What follows is a set of records; repeat all of them exactly.

■ ■ ■ ■ ■

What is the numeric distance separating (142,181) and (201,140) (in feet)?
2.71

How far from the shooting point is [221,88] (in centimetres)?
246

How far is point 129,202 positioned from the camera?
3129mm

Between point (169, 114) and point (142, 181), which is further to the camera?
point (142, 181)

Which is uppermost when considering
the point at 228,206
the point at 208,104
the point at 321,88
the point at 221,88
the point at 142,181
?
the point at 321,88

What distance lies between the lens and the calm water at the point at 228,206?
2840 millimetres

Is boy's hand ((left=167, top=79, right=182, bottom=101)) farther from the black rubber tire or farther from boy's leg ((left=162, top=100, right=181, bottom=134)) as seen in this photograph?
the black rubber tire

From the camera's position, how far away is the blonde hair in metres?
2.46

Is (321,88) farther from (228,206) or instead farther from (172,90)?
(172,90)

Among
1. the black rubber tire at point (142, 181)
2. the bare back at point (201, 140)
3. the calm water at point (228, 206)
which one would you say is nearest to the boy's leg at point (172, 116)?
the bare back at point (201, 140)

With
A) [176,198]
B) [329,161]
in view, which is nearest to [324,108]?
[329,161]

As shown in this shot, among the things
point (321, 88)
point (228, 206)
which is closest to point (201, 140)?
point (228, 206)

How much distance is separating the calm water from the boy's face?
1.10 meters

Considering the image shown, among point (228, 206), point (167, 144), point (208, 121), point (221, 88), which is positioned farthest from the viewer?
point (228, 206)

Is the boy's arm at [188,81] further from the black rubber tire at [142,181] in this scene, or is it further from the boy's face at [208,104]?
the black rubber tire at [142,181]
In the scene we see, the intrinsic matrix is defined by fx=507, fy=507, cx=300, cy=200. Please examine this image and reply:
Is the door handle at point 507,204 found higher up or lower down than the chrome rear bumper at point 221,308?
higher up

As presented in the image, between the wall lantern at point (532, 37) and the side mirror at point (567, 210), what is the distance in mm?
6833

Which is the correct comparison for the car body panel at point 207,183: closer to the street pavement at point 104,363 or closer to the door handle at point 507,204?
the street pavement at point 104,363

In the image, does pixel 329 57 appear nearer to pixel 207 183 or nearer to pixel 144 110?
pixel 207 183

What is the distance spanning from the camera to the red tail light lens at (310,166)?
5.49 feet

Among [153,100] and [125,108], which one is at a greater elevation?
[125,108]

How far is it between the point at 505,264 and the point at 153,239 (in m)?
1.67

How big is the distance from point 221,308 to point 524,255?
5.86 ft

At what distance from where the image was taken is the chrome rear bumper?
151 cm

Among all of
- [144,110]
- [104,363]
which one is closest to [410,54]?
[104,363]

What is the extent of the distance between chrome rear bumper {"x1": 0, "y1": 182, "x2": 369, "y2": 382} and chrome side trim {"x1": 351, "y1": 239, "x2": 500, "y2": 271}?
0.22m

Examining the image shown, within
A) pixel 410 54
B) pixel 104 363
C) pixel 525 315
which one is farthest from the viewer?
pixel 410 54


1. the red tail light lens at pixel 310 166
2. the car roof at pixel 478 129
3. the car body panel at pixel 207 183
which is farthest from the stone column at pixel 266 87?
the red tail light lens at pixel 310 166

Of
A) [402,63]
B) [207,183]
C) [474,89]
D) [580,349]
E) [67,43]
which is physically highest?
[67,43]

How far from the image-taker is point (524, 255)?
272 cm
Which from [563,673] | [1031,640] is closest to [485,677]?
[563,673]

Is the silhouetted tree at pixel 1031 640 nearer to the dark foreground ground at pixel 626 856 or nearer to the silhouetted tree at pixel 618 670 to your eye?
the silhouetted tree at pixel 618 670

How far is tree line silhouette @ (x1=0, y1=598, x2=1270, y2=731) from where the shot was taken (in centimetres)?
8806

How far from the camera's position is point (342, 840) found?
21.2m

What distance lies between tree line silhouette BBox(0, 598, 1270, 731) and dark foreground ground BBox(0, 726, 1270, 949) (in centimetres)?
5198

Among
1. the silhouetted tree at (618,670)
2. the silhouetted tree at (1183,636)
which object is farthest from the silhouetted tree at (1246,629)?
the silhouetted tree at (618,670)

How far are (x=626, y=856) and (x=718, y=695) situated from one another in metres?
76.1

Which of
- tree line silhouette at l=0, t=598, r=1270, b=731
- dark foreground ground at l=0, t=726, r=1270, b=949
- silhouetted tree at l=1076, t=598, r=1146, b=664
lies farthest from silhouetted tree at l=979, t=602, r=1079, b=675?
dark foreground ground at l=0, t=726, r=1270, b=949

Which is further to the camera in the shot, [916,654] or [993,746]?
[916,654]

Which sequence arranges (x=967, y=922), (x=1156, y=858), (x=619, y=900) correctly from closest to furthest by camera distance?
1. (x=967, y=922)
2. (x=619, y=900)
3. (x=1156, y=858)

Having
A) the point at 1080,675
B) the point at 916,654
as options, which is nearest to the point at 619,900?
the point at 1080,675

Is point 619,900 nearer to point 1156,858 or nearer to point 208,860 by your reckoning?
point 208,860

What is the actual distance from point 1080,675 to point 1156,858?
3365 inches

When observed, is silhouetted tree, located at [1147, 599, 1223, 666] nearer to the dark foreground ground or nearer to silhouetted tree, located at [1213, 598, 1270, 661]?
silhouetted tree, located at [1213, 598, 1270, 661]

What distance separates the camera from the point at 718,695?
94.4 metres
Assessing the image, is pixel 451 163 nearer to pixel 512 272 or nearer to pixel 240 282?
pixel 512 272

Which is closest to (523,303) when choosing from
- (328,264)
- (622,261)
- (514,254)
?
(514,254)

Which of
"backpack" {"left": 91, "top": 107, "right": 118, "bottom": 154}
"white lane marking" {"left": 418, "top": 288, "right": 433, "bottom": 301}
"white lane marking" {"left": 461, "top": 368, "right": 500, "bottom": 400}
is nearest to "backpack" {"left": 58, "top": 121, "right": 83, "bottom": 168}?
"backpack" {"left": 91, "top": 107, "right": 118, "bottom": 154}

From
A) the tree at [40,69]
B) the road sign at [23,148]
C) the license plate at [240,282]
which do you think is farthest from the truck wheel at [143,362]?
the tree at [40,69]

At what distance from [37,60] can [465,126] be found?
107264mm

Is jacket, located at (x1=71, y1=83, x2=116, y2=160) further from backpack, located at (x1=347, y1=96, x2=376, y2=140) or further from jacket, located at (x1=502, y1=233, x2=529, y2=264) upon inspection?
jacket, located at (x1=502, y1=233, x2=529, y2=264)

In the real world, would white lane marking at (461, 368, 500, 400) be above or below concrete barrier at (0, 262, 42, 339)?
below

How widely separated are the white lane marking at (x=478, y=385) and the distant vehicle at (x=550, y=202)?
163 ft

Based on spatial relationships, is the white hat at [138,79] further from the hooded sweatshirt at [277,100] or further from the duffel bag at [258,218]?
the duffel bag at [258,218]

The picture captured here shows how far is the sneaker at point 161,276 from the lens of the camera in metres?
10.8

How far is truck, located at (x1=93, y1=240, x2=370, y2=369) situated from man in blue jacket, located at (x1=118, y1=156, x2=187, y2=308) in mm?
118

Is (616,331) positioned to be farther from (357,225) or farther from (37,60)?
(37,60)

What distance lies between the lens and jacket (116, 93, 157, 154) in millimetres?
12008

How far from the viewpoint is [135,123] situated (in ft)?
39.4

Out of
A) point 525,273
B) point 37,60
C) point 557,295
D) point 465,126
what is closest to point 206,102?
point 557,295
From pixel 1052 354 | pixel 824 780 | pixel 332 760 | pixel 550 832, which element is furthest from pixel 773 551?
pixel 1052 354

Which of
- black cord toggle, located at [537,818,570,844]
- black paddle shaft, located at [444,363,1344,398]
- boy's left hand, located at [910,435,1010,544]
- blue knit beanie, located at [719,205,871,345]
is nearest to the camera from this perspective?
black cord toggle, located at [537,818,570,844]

■ ■ ■ ■ ■

» COMPLETE RESPONSE:
What is the numeric distance separating (142,181) and (201,140) (in feet)?
2.71

How far from the shooting point is [221,88] (in centimetres)?
246

How far is point 129,202 positioned from the camera?
3129mm

Between point (169, 114) and point (142, 181), which is further to the camera?
point (142, 181)

Which is uppermost when considering
the point at 228,206
the point at 208,104
the point at 321,88
the point at 221,88
the point at 142,181
?
the point at 321,88

What distance lies between the lens and the calm water at the point at 228,206?
2840 millimetres

Is boy's hand ((left=167, top=79, right=182, bottom=101)) farther from the black rubber tire or farther from boy's leg ((left=162, top=100, right=181, bottom=134)) as seen in this photograph?
the black rubber tire

From the camera's position, how far away is the blonde hair in metres?
2.46

Is (321,88) farther from (228,206) or instead farther from (172,90)?
(172,90)

Among
1. the black rubber tire at point (142, 181)
2. the bare back at point (201, 140)
3. the calm water at point (228, 206)
which one would you say is nearest to the boy's leg at point (172, 116)?
the bare back at point (201, 140)

With
A) [176,198]
B) [329,161]
in view, which is nearest to [324,108]?
[329,161]

As shown in this shot, among the things
point (321, 88)
point (228, 206)
which is closest to point (201, 140)?
point (228, 206)

How much distance is separating the calm water from the boy's face?
1.10 meters

Considering the image shown, among point (228, 206), point (167, 144), point (208, 121), point (221, 88), which is positioned farthest from the viewer?
point (228, 206)

Is the boy's arm at [188,81] further from the black rubber tire at [142,181] in this scene, or is it further from the boy's face at [208,104]?
the black rubber tire at [142,181]
In the scene we see, the intrinsic matrix is defined by fx=507, fy=507, cx=300, cy=200. Please examine this image and reply:
Is the door handle at point 507,204 found higher up or lower down than the chrome rear bumper at point 221,308?
higher up

As presented in the image, between the wall lantern at point (532, 37) and the side mirror at point (567, 210), what is the distance in mm?
6833

Which is the correct comparison for the car body panel at point 207,183: closer to the street pavement at point 104,363 or closer to the door handle at point 507,204?
the street pavement at point 104,363

In the image, does pixel 329 57 appear nearer to pixel 207 183 or nearer to pixel 144 110?
pixel 207 183

What is the distance spanning from the camera to the red tail light lens at (310,166)?
5.49 feet

Among [153,100] and [125,108], which one is at a greater elevation?
[125,108]

How far is it between the point at 505,264 and the point at 153,239 (in m)?
1.67

How big is the distance from point 221,308 to point 524,255?
5.86 ft

At what distance from where the image was taken is the chrome rear bumper?
151 cm

Among all of
- [144,110]
- [104,363]
which one is closest to [410,54]?
[104,363]

What is the extent of the distance between chrome rear bumper {"x1": 0, "y1": 182, "x2": 369, "y2": 382} and chrome side trim {"x1": 351, "y1": 239, "x2": 500, "y2": 271}?
0.22m

Examining the image shown, within
A) pixel 410 54
B) pixel 104 363
C) pixel 525 315
which one is farthest from the viewer?
pixel 410 54


1. the red tail light lens at pixel 310 166
2. the car roof at pixel 478 129
3. the car body panel at pixel 207 183
which is farthest from the stone column at pixel 266 87?
the red tail light lens at pixel 310 166

Of
A) [402,63]
B) [207,183]
C) [474,89]
D) [580,349]
E) [67,43]
which is physically highest?
[67,43]

How far from the image-taker is point (524, 255)?
272 cm
Which from [563,673] | [1031,640] is closest to [485,677]?
[563,673]

Is the silhouetted tree at pixel 1031 640 nearer to the dark foreground ground at pixel 626 856 or nearer to the silhouetted tree at pixel 618 670 to your eye?
the silhouetted tree at pixel 618 670

How far is tree line silhouette @ (x1=0, y1=598, x2=1270, y2=731) from where the shot was taken (in centimetres)?
8806

How far from the camera's position is point (342, 840) found?
21.2m

What distance lies between tree line silhouette BBox(0, 598, 1270, 731) and dark foreground ground BBox(0, 726, 1270, 949) (in centimetres)?
5198

Among
1. the silhouetted tree at (618,670)
2. the silhouetted tree at (1183,636)
which object is farthest from the silhouetted tree at (1246,629)?
the silhouetted tree at (618,670)

How far are (x=626, y=856) and (x=718, y=695) situated from one another in metres?
76.1

Which of
- tree line silhouette at l=0, t=598, r=1270, b=731
- dark foreground ground at l=0, t=726, r=1270, b=949
- silhouetted tree at l=1076, t=598, r=1146, b=664
lies farthest from silhouetted tree at l=979, t=602, r=1079, b=675?
dark foreground ground at l=0, t=726, r=1270, b=949

Which is further to the camera in the shot, [916,654] or [993,746]?
[916,654]

Which sequence arranges (x=967, y=922), (x=1156, y=858), (x=619, y=900) correctly from closest to furthest by camera distance?
1. (x=967, y=922)
2. (x=619, y=900)
3. (x=1156, y=858)

Having
A) the point at 1080,675
B) the point at 916,654
as options, which is nearest to the point at 619,900?
the point at 1080,675

Is point 619,900 nearer to point 1156,858 or nearer to point 208,860 by your reckoning?
point 208,860

What is the actual distance from point 1080,675 to point 1156,858?
3365 inches

When observed, is silhouetted tree, located at [1147, 599, 1223, 666] nearer to the dark foreground ground or nearer to silhouetted tree, located at [1213, 598, 1270, 661]?
silhouetted tree, located at [1213, 598, 1270, 661]

What distance separates the camera from the point at 718,695?
94.4 metres
Assessing the image, is pixel 451 163 nearer to pixel 512 272 or nearer to pixel 240 282?
pixel 512 272

Which is closest to (523,303) when choosing from
- (328,264)
- (622,261)
- (514,254)
?
(514,254)

Which of
"backpack" {"left": 91, "top": 107, "right": 118, "bottom": 154}
"white lane marking" {"left": 418, "top": 288, "right": 433, "bottom": 301}
"white lane marking" {"left": 461, "top": 368, "right": 500, "bottom": 400}
is nearest to "backpack" {"left": 58, "top": 121, "right": 83, "bottom": 168}?
"backpack" {"left": 91, "top": 107, "right": 118, "bottom": 154}

From
A) the tree at [40,69]
B) the road sign at [23,148]
C) the license plate at [240,282]
which do you think is farthest from the truck wheel at [143,362]?
the tree at [40,69]

At what distance from [37,60] can [465,126] be found?
107264mm

Is jacket, located at (x1=71, y1=83, x2=116, y2=160) further from backpack, located at (x1=347, y1=96, x2=376, y2=140) or further from jacket, located at (x1=502, y1=233, x2=529, y2=264) upon inspection?
jacket, located at (x1=502, y1=233, x2=529, y2=264)

In the real world, would white lane marking at (461, 368, 500, 400) be above or below concrete barrier at (0, 262, 42, 339)?
below

How widely separated are the white lane marking at (x=478, y=385) and the distant vehicle at (x=550, y=202)?
163 ft

Based on spatial relationships, is the white hat at [138,79] further from the hooded sweatshirt at [277,100] or further from the duffel bag at [258,218]?
the duffel bag at [258,218]

The picture captured here shows how far is the sneaker at point 161,276 from the lens of the camera in metres?
10.8

How far is truck, located at (x1=93, y1=240, x2=370, y2=369) situated from man in blue jacket, located at (x1=118, y1=156, x2=187, y2=308) in mm?
118

Is (616,331) positioned to be farther from (357,225) or farther from (37,60)?
(37,60)

What distance lies between the lens and jacket (116, 93, 157, 154) in millimetres?
12008

How far from the viewpoint is [135,123] situated (in ft)?
39.4

Out of
A) point 525,273
B) point 37,60
C) point 557,295
D) point 465,126
what is closest to point 206,102?
point 557,295
From pixel 1052 354 | pixel 824 780 | pixel 332 760 | pixel 550 832, which element is furthest from pixel 773 551?
pixel 1052 354

Which of
- black cord toggle, located at [537,818,570,844]
- black paddle shaft, located at [444,363,1344,398]
- boy's left hand, located at [910,435,1010,544]
- blue knit beanie, located at [719,205,871,345]
is nearest to the camera from this perspective?
black cord toggle, located at [537,818,570,844]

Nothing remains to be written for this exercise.